** START OF PROVIDED PASSAGE **

Comments (22)
Which C client version are you using?
Also, which server version?
from aerospike-client-c.
Client: 4.0.1
Server: 3.7.2 Enterprise
from aerospike-client-c.
The C client is not performing a bounds check on the returned batch index. Try adding the following code in aerospike_batch.c:163
if (offset >= records->size) {
as_error err;
as_error_update(&err, AEROSPIKE_ERR_CLIENT, "Batch index %u >= list size: %u", offset, records->size);
as_event_response_error(cmd, &err);
return true;
}
If this fixes your segv, then data was earlier corrupted by either client or server. Let us know the results.
from aerospike-client-c.
Consistently crashing at the same place even after performing the bounds check.
https://github.com/BeeswaxIO/aerospike-client-c/blob/master/src/main/aerospike/aerospike_batch.c#L171
from aerospike-client-c.
Attached are the values of all the variables during the time of the crash.
aerospike_crash.pdf
from aerospike-client-c.
Everything looks normal except for the passed in as_batch_read_records which is completely corrupted.
records = 0x7f632c17ec40
*0x7f632c17ec40 =
list = 0x7f632c0006c8
*0x7f632c0006c8 = void
capacity = 739956400
size = 32611
item_size = 740388576
flags = 32611
This argument must be created on the heap for async because the stack will drop out of scope when handing off the batch command to the event loop.

** END OF PROVIDED PASSAGE **
** START OF DATA PROVIDED **

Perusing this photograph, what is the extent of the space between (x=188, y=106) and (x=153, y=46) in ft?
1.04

** END OF DATA PROVIDED **

◆ STATED GOAL A
From the Aerospike C client thread, quote the stretch from "Consistently crashing at" through "is completely corrupted.".
◆ STATED GOAL B
Summarize the Aerospike C client thread in two sentences.
The data plays no part in the work requested here.

◆ FULL ANSWER A
Consistently crashing at the same place even after performing the bounds check.
https://github.com/BeeswaxIO/aerospike-client-c/blob/master/src/main/aerospike/aerospike_batch.c#L171
from aerospike-client-c.
Attached are the values of all the variables during the time of the crash.
aerospike_crash.pdf
from aerospike-client-c.
Everything looks normal except for the passed in as_batch_read_records which is completely corrupted.

◆ FULL ANSWER B
With C client 4.0.1 and server 3.7.2 Enterprise in use, the thread notes that the C client does not bounds-check the returned batch index and suggests adding such a check in aerospike_batch.c to address the segv. The crash still occurred at the same place, and the variable values showed that the passed-in as_batch_read_records was completely corrupted; this argument must be created on the heap for async, because the stack drops out of scope when the batch command is handed to the event loop.